WHAT YOU ARE ASKED TO DO:
Below are the records; locate each line with the word "model" and copy it.

=== GIVEN INFORMATION ===

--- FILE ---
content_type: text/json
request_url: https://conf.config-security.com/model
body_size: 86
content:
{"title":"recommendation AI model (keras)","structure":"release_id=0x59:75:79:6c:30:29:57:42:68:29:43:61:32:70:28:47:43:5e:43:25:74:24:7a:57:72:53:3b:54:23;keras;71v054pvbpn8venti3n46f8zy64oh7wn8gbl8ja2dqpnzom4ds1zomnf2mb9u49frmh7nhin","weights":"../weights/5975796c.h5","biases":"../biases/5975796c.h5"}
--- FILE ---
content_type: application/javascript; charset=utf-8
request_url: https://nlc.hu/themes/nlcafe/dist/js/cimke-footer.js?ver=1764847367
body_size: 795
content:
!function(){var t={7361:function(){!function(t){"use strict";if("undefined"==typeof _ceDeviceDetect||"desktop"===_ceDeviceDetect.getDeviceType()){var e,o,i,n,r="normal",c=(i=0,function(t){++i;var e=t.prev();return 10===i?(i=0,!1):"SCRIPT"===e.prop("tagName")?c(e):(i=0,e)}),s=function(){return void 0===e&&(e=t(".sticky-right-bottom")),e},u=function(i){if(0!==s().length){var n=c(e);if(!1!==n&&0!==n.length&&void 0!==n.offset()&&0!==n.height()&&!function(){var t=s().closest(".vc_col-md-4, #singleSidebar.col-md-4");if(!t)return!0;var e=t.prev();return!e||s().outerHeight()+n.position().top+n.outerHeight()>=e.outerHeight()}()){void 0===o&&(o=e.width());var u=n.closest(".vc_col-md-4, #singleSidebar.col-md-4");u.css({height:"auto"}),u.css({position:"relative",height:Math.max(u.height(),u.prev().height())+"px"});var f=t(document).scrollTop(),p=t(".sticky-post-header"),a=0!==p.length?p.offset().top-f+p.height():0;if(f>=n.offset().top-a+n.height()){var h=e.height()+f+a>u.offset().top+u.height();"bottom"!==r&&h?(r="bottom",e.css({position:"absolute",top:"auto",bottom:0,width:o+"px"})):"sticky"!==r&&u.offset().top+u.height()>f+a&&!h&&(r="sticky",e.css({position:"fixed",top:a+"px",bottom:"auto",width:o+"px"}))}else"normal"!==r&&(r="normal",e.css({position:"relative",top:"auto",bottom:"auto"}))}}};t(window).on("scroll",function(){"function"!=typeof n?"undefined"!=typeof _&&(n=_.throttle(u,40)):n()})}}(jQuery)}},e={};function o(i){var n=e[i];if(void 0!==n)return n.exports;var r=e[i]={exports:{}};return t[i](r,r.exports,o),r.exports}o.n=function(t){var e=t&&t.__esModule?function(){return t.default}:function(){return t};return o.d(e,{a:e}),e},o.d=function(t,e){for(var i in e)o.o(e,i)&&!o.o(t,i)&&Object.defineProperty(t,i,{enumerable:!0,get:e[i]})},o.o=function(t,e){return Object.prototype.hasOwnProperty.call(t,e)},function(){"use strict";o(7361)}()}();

===

RESPONSE AREA:
request_url: https://conf.config-security.com/model
{"title":"recommendation AI model (keras)","structure":"release_id=0x59:75:79:6c:30:29:57:42:68:29:43:61:32:70:28:47:43:5e:43:25:74:24:7a:57:72:53:3b:54:23;keras;71v054pvbpn8venti3n46f8zy64oh7wn8gbl8ja2dqpnzom4ds1zomnf2mb9u49frmh7nhin","weights":"../weights/5975796c.h5","biases":"../biases/5975796c.h5"}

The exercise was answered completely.